Task directions: Set out exactly every line of the entries below, starting at the line that holds "standing: 20%" and stopping after the line that holds "New Zealand, site EFH_HCAMG07, 2019-09-25".

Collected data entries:
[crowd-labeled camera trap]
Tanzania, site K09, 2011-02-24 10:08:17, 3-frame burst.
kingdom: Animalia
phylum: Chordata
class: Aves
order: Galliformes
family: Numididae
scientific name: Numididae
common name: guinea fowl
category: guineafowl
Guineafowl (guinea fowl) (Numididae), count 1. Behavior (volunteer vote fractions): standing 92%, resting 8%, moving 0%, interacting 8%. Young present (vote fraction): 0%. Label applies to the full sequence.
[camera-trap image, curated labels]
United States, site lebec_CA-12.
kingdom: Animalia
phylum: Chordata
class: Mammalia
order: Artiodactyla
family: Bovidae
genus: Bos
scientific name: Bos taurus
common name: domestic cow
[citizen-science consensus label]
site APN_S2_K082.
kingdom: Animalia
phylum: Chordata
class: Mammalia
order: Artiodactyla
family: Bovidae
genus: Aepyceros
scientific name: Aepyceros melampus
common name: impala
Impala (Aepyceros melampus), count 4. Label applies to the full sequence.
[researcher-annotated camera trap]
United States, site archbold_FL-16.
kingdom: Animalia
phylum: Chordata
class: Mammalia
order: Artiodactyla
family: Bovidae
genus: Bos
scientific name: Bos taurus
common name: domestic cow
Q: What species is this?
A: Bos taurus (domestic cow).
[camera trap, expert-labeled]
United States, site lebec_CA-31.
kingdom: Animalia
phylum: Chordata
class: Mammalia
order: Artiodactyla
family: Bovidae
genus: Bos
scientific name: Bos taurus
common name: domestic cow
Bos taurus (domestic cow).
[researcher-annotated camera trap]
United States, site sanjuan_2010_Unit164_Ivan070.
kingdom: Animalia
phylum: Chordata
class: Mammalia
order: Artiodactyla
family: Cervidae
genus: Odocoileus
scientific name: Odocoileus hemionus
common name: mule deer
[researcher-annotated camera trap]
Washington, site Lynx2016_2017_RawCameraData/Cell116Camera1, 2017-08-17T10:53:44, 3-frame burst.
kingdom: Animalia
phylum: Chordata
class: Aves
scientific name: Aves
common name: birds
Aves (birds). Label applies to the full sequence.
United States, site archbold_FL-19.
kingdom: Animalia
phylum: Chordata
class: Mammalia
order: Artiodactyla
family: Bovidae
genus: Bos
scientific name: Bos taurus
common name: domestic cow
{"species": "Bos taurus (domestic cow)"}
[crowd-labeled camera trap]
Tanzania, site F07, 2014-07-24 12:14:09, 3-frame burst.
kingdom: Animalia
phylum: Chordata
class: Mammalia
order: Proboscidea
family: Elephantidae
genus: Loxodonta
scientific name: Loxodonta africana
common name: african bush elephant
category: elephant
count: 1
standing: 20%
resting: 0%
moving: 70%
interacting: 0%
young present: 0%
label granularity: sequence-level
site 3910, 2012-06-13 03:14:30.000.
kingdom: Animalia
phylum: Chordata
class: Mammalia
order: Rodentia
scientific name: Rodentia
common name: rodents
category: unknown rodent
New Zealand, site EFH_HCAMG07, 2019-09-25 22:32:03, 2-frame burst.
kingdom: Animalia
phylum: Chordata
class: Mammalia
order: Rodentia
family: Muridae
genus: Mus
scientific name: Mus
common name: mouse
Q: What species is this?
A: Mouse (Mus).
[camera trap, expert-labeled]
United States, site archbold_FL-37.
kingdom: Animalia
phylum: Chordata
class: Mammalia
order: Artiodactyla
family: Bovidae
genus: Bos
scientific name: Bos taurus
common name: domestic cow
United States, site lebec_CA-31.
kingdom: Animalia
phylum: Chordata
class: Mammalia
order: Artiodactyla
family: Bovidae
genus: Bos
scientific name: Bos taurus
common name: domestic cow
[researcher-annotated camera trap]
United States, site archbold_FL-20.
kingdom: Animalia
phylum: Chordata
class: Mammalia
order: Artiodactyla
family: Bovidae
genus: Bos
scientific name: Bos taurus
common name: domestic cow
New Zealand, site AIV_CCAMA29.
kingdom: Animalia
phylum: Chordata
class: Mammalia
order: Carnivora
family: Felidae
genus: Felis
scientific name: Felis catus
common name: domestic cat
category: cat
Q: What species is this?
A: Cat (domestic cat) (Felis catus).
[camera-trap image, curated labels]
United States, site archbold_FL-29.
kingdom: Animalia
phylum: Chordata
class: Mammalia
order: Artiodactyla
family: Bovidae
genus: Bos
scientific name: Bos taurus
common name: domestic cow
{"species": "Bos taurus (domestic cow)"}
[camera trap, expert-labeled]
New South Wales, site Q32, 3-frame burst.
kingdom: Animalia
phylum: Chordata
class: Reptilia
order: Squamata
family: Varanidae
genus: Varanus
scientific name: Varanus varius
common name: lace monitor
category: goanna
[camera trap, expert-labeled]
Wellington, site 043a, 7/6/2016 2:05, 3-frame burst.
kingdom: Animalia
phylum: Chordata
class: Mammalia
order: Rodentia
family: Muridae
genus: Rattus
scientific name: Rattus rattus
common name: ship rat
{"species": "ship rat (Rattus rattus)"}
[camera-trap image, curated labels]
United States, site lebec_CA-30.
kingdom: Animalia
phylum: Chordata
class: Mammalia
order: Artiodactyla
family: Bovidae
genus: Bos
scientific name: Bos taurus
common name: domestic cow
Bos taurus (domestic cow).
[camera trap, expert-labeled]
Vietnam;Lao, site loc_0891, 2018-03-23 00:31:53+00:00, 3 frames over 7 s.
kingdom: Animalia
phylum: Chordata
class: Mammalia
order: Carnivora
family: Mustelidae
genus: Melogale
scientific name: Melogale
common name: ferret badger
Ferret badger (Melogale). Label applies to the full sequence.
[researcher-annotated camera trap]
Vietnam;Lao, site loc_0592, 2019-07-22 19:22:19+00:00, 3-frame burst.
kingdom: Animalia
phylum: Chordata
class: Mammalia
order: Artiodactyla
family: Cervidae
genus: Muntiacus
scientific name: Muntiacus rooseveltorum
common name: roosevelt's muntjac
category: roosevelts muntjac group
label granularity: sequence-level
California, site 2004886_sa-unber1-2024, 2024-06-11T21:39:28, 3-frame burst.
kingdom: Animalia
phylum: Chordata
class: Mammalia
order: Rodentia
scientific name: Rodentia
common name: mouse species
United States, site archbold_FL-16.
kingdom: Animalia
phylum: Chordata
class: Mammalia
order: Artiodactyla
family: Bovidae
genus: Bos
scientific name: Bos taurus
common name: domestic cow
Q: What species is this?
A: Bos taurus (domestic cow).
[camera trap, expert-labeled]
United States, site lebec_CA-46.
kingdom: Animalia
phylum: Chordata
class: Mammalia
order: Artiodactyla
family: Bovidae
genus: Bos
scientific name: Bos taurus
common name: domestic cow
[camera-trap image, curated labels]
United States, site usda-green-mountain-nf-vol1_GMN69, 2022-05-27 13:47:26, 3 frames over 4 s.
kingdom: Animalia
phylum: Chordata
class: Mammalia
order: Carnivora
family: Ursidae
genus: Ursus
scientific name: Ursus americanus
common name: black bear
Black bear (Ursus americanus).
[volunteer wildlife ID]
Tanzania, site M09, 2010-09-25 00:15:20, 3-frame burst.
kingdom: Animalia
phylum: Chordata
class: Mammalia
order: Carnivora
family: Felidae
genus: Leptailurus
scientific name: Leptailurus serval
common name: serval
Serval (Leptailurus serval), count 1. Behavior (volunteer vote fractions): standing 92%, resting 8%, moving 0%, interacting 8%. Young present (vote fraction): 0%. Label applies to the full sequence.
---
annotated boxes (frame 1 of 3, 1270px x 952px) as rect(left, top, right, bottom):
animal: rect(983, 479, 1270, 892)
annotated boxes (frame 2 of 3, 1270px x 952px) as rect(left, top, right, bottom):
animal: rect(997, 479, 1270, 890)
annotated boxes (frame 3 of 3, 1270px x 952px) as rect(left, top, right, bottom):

Solution for this task:
standing: 20%
resting: 0%
moving: 70%
interacting: 0%
young present: 0%
label granularity: sequence-level
site 3910, 2012-06-13 03:14:30.000.
kingdom: Animalia
phylum: Chordata
class: Mammalia
order: Rodentia
scientific name: Rodentia
common name: rodents
category: unknown rodent
New Zealand, site EFH_HCAMG07, 2019-09-25 22:32:03, 2-frame burst.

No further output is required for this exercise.